- -->

Notification

×

Iklan

Iklan

27 PAC ISNU Se-Kabupaten Lamongan Resmi Dilantik, MKISNU PW ISNU Jawa Timur Dibuka di UNISDA Lamongan

Sabtu, 27 Juni 2026 | 6/27/2026 10:28:00 AM WIB | 0 Views Last Updated 2026-06-27T03:28:57Z

 


Lamongan– Sebanyak 27 Pengurus Anak Cabang (PAC) Ikatan Sarjana Nahdlatul Ulama (ISNU) Se-Kabupaten Lamongan resmi dilantik dalam sebuah rangkaian kegiatan yang dipusatkan di Universitas Islam Darul Ulum Lamongan, Jumat (26/6/2026) siang


Kegiatan yang dihadiri sekitar 250 peserta tersebut menggabungkan dua agenda besar, yakni Pelantikan Bersama 27 PAC ISNU se-Kabupaten Lamongan yang diselenggarakan oleh Pengurus Cabang Ikatan Sarjana Nahdlatul Ulama Lamongan serta Pembukaan Madrasah Kader ISNU (MKISNU) yang diselenggarakan oleh Pengurus Wilayah Ikatan Sarjana Nahdlatul Ulama Jawa Timur.
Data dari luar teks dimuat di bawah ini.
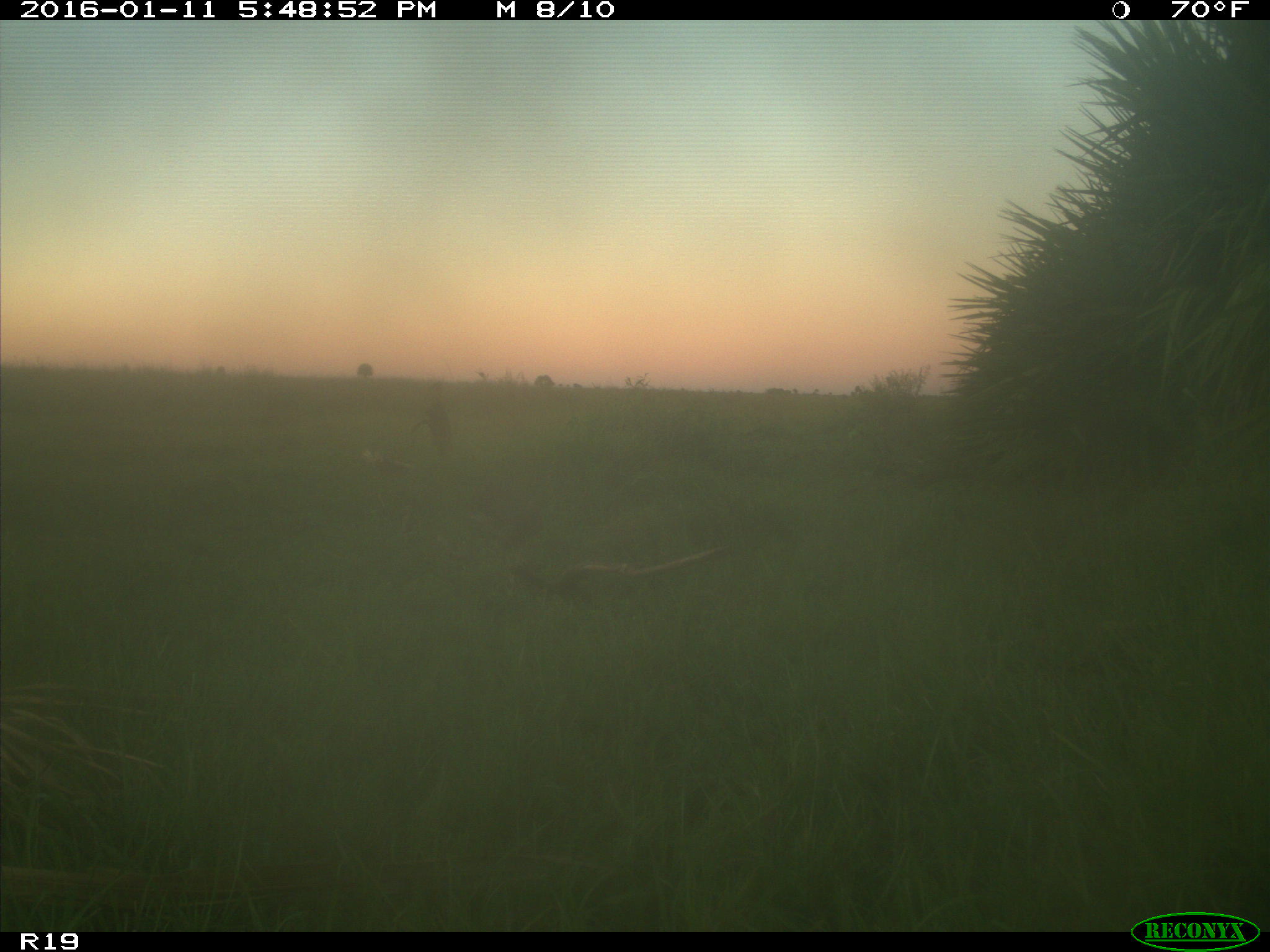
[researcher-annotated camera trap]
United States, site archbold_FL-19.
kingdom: Animalia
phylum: Chordata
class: Mammalia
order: Lagomorpha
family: Leporidae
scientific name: Leporidae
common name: rabbits and hares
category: unidentified rabbit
Program MKISNU sendiri berlangsung selama tiga hari, mulai 26 hingga 28 Juni 2026,Prosesi pelantikan dipimpin langsung oleh Ketua PW ISNU Jawa Timur, Afif Hasbullah.


Dalam sambutannya, ia menegaskan bahwa ISNU Jawa Timur terus menunjukkan dinamika organisasi yang luar biasa.

"Hampir setiap dua minggu sekali selalu ada kegiatan ISNU di berbagai daerah di Jawa Timur. Ini menjadi bukti bahwa ISNU benar-benar hidup, bergerak, dan terus memberikan kontribusi nyata dalam pembangunan sumber daya manusia di Jawa Timur," ujarnya.


Sementara waktu , Ketua PC ISNU Lamongan yang juga Rektor UNISDA Lamongan, M. Hafidh Nashrullah, menyampaikan bahwa pelantikan serentak 27 PAC merupakan tonggak penting dalam memperkuat konsolidasi organisasi hingga tingkat kecamatan.


Menurutnya, penguatan struktur organisasi harus berjalan seiring dengan peningkatan kapasitas intelektual kader agar ISNU mampu menjadi simpul kolaborasi antara kalangan akademisi, profesional, dan masyarakat dalam menjawab tantangan pembangunan daerah maupun nasional"tuturnya.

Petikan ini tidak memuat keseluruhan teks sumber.